= John D. Henderson =

American rancher, businessman, politician

John D. "Colonel Jack" Henderson was an American editor, rancher, businessman, and pro-slavery politician in the Kansas Territory. He was a Colonel in the Border Wars of Bleeding Kansas. Henderson was the first settler of Henderson Island, Kansas Territory, later Henderson, Colorado.

==Biography==
Henderson was born in Pennsylvania but moved to the Kansas Territory, where he became a leading advocate for slavery. The proprietor and editor of the Leavenworth Journal, he was elected chairman of the central committee of the pro-slavery National Democratic Party of Kansas but was later accused of vote fraud.

In 1859, Henderson, with a former slave as partner, built a trading post, ranch, and hotel on Henderson Island in the South Platte River in Arapahoe County, Kansas Territory, from which he sold meat and provisions to gold seekers on their way up the South Platte River Trail to the gold fields during the Pike's Peak Gold Rush. Henderson Island was the first permanent settlement in the South Platte River Valley between Fort Saint Vrain in the Nebraska Territory and the Cherry Creek Diggings in the Kansas Territory. Henderson Island became a part of the new Territory of Colorado on February 28, 1861, Henderson returned to eastern Kansas and (ironically) fought for the Union in the American Civil War.

After the war, Henderson bought a chain of Colorado gold mines.

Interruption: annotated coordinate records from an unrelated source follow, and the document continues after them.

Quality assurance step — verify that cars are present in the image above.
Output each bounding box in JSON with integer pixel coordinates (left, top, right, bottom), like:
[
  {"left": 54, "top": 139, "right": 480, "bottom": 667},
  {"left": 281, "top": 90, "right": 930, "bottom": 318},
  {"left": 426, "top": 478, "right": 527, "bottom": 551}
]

On a later trip to Colorado, he and some eighteen others were killed during an encounter with a group of Osage Indians for crossing the Osage territory with loaded weapons.

==Legacy==
On August 29, 1872, the Island Station, Colorado Territory, post office opened on Henderson Island. The post office moved to the east side of the river, and on March 1, 1894, the post office name was changed to the Henderson, Colorado. The Henderson post office (ZIP code 80640) remains open today and serves both the unincorporated community of Henderson as well as portions of the City of Commerce City and the City of Brighton.

Henderson Island is today the site of the Adams County Regional Park and Fairgrounds. The unincorporated community of Henderson has been largely absorbed by Commerce City.